The sharp fall in British sovereign bonds last week before the BoE stepped in is the first big sign of this in rich countries. Investors lost confidence in Liz Truss, the new British prime minister, because she is borrowing to cut taxes as well as to cushion consumers from high energy prices; and because Brexit had already harmed the country's economic prospects.
But Truss' willingness to take the risk is evidence of a generation of politicians which has grown up thinking there are few consequences for rising debt. They are scared that voters will throw them out of office if they balance their budgets. Central banks are worried about deepening recessions and provoking financial crises if they tighten monetary policy too much. But if central banks become government stooges, investors will lash out.
It's not just the United Kingdom which is at risk. Italy and Greece are especially vulnerable because of their high ratios of debt to GDP. If investors conclude these are unsustainable, the euro itself may suffer renewed strains.
OUR CURRENCY, YOUR PROBLEM
Compared with others, the United States has some protection from this problem. Reserves of shale gas make it a relative winner from the energy crisis. And the rising dollar will help it stop inflation faster than other countries.

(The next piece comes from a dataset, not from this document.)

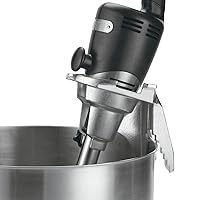 Waring Commercial B00197CFVU WSBBC Big Stix Immersion Blender Bowl Clamp, 1, Silver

But the strong greenback makes life harder for almost everybody else. It is pushing up inflation in the rest of the world and adding to the distress of those that have borrowed in dollars. It's more than 50 years since the then-U.S. Treasury Secretary told his counterparts that the "dollar is our currency but it's your problem". The adage is relevant again today.
We are in the early stages of a new debt crisis in the Global South. Poor countries are especially vulnerable to high food and energy prices. Investors' increased risk aversion is also hitting them hard. The spread on high-yield sovereign dollar debt over U.S. Treasury bonds is now more than 10 percentage points – around double what it has been for most of the last decade, according to the IIF.
Sri Lanka, Ghana, Egypt and Pakistan have already called on the IMF for help with their debts. About 60% of low-income countries are in debt distress or at risk of it, according to an IMF article. So far, this isn't as serious as the Latin American debt disaster of the 1980s, which also infected Africa, or the East Asian crisis of the late 1990s, which dragged in Russia and Brazil. What's more, the large western banks have less exposure to emerging markets than in the 1980s. But the flipside is that the debt is spread among many bond investors and that China is a massive lender. This fragmented creditor base makes it harder to restructure countries' borrowings: no lender wants to take a hit unless they are confident that others will share the pain.
Poor countries could explode with anger, as they feel they are the victims of richer countries' actions. They didn't flood the world with cheap money, they didn't get many vaccines to help with the pandemic, they didn't cause the food or energy crises – and they are not to blame for the climate crisis which is hitting their countries particularly badly. Nevertheless, as in Europe and China, the problems caused by more than a decade of seemingly free money are now coming home to roost.